You won’t get perfect results and scalability, but you’ll develop a few metrics that allow you to determine if your decisions in development will have severe negative impacts. There still might be problems, but you should eliminate more and more of these over time.
This week I ran across an analytics piece that talks about how Big Data and analysis can do more than help marketing, it can also create hard dollars for your company. Companies are using sensors and technology for mundane tasks, but tasks that can save the company substantial, hard dollars.
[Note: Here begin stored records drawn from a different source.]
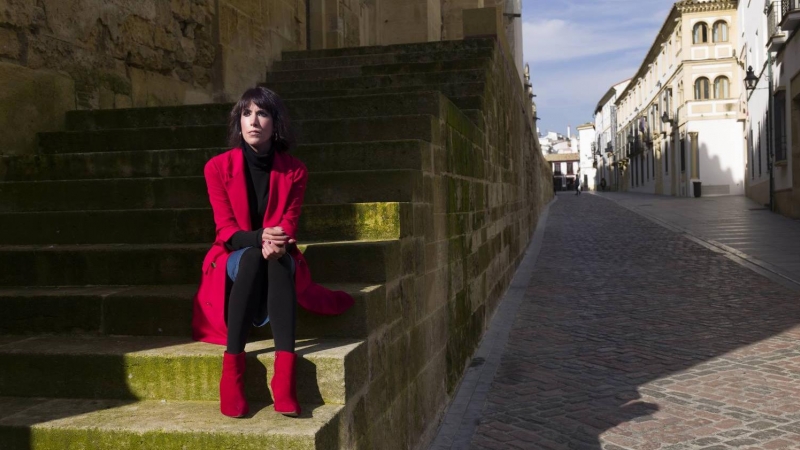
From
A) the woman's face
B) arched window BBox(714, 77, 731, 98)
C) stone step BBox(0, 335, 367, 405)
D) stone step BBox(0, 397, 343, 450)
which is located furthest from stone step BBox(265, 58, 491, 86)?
arched window BBox(714, 77, 731, 98)

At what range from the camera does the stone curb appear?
15.4ft

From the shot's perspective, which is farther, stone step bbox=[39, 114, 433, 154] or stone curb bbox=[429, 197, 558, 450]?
stone step bbox=[39, 114, 433, 154]

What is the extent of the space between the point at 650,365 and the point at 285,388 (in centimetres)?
401

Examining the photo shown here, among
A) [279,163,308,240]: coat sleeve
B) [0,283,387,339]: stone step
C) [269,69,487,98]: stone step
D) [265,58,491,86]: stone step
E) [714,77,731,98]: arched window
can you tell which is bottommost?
[0,283,387,339]: stone step

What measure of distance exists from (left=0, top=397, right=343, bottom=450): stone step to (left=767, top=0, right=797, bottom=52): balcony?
68.9 ft

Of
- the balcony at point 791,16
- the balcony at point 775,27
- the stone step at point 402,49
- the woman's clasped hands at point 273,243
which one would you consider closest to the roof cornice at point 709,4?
the balcony at point 775,27

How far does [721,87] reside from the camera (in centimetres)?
4206

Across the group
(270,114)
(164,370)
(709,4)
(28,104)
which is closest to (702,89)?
A: (709,4)

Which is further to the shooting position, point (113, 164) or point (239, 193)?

You may have heard of UPS and FedEx optimizing their routes, and tracking the actions of drivers. Those companies (and others) have learned that a little programming work to analyze and create instructions for their workers can reduce wasted time and fuel, which ultimately means less wasted money. Other companies have reduced their heating or cooling costs with more data and small investments.
I don’t know how many additional cost reductions can take place in most companies, but there are likely changes none of us have thought of that could be easily implemented with technology. It seems like a no-brainer that technology can build better routes, but early on, it wasn’t considered as an option because it didn’t replace a formal manual process. It wasn’t worth paying someone to design routes each day for a truck.
As computer power increases, and more data becomes available, I predict that we’ll find many ways to analyze that data and change the way we run businesses. Many of the ideas will be unexpected, and some may be counter-intuitive, but those of us working with data will have a front-row seat to the ways in which data analysis can transform our world.